Comme toujours, le festival présentait des films aux ambitions très différentes. Dans le lot, des films surréalistes, poétiques, amusants, merveilleux, abstraits, amusants. Certains films mériteraient d’être revus, encore et encore, du fait de leur complexité, de leur profondeur ou de leur richesse. C’est le cas de trois films britanniques qui, outre le fait qu’ils sont tous trois remarquables sur le plan sonore, présentent certaines parentés sur le plan de la facture —contrastes visuels ou graphiques forts, récits hyper elliptiques, ton énergique, presque violent. Dans l’ordre de présentation : Neck and Neck de Shaun Clark, qui revisite Othello de la manière la plus créative et surprenante qui soit ; AM/FM de Thomas Hicks, au récit complexe et savant, plein de circonvolutions étranges, conçu à partir de très beaux collages ; le très amusant Wednesday with Goddard de Nicolas Ménard (prix du public et prix spécial du jury de ces Sommets) —un expatrié québécois, semble-t-il— où un homme, aussi curieux que candide, part à la recherche de Dieu.
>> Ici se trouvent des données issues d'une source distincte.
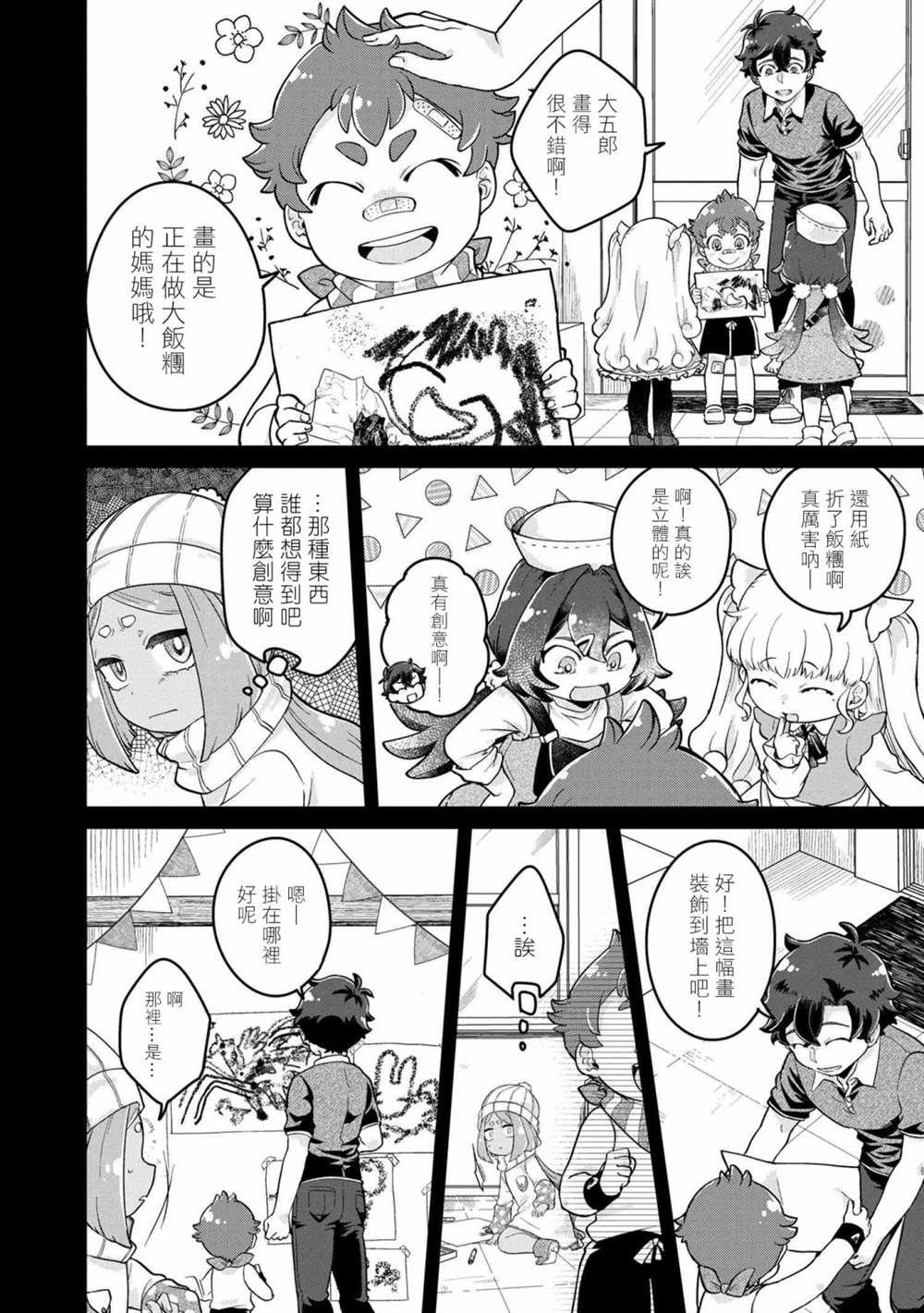 第6.2话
Parmi les autres films remarquables présentés durant la deuxième et troisième session, le très beau et très touchant film de Claude Luyet, Le fil d’Ariane, mais également Plein été de Josselin Facon. L’apparente simplicité des deux films dissimule, en réalité, quelque chose d’assez profond et d’assez difficile à décrire. Comment montrer une chose aussi simple que l’ennui et l’attente ? Qui est l’homme aux fleurs ? Un amour qui n’est jamais arrivé ? Comment montrer une chose aussi étrange et fugace que le désir soudain d’un jeune homme pour sa mère ?
La programmation comptait quelques films tout simplement drôles ou surprenant : le distrayant Parle-moi, de Christophe Gautry, qui a créé un revirement subit, dans le deuxième programme, avec son ton très cru et très amusant (« —Parle-moi », « —Heu, OK, c’est sympa ta déco ») ; l’étrange film de Morgan Miller There’s too many of these crows, au titre évocateur, où les humains et les corbeaux se vouent aux gémonies ; l’amusant Tearaway d’Eleanor Stewart, où les animaux de la forêt —très belles figures de papiers et cartons découpés— comprennent qu’ils se font voler par un bien vilain castor ; l’excellent Eyeless hunter de Priit et Olga Pärn, conte traditionnel mi-merveilleux, mi-fantastique, autour d’un couple et de ses querelles.
Ce tour d’horizon ne serait pas complet si nous ne parlions pas des deux plus beaux films —à mes yeux, s’entend— de la Compétition internationale : Among the black waves d’Anna Budanova et It would piss me off to die so yoooooung de Filipe Abranches (Grand prix de ces Sommets). Deux performances plastiques extraordinaires, à la fois touchantes et visionnaires —sur des thèmes ou dans des styles pourtant rebattus, le conte merveilleux pour l’un, la Grande guerre pour l’autre. Deux œuvres à ne pas manquer, donc.